In his first nonfiction effort, Van Meter (Day of the Little Guy, 1996) documents the rise and fall of his past lives.
When readers first meet the modern-day Van Meter, he’s chasing an armed intruder from his home. He doesn’t waste time arguing about the how or why of reincarnation—he just assumes its existence and leaps from that initial chase into another, centuries before, when he hunted and killed a man who’d been his nemesis through many lives. Then it’s back to the first life Van Meter can remember, that of an ancient, warlike Scotsman during the time of the Romans. While Van Meter’s present-day narrative is stilted, with too much time spent discussing how the story will move forward, his recounting of that first life assumes a smooth, graceful lope.

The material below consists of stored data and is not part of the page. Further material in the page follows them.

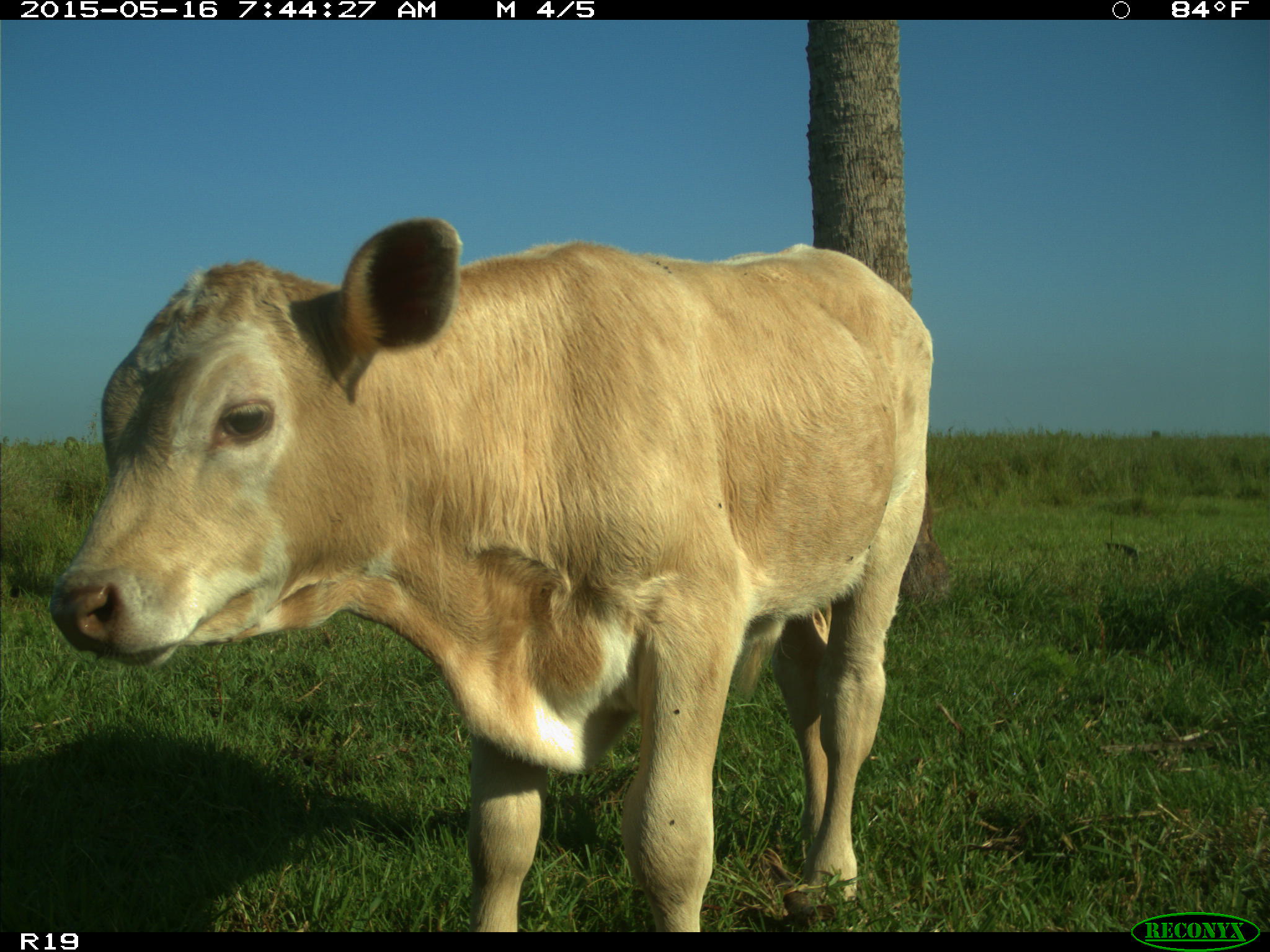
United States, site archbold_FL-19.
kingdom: Animalia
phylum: Chordata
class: Mammalia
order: Artiodactyla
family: Bovidae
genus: Bos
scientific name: Bos taurus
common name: domestic cow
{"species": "Bos taurus (domestic cow)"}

There’s just enough debauchery—usually in the name of paganism or war—to border on gratuitous, but there’s also a deep, abiding love that lingers through each of Van Meter’s lives. “My being was never more absorbed by a woman, a place, or a community than it was then,” he writes of the Irishwoman he married. When she and the community they built are both rudely yanked away, it sets up a revolving conflict, along with fellowships, which continues into the present day. At first, Van Meter seems to be telling two distinct stories that don’t quite mesh—that of his contemporary self, with some confusing references to the “Unabomber” Theodore Kaczynski, followed by the wild Scotsman. But as he snaps back to today, the author gathers together the storylines that bind his first and most recent lives into a cohesive plot, tracing parts of himself that he’s carried for centuries.
An awkward beginning develops into a smooth account of multiple reincarnations as the author traces “the silvery flecks of memories of people who used to be.”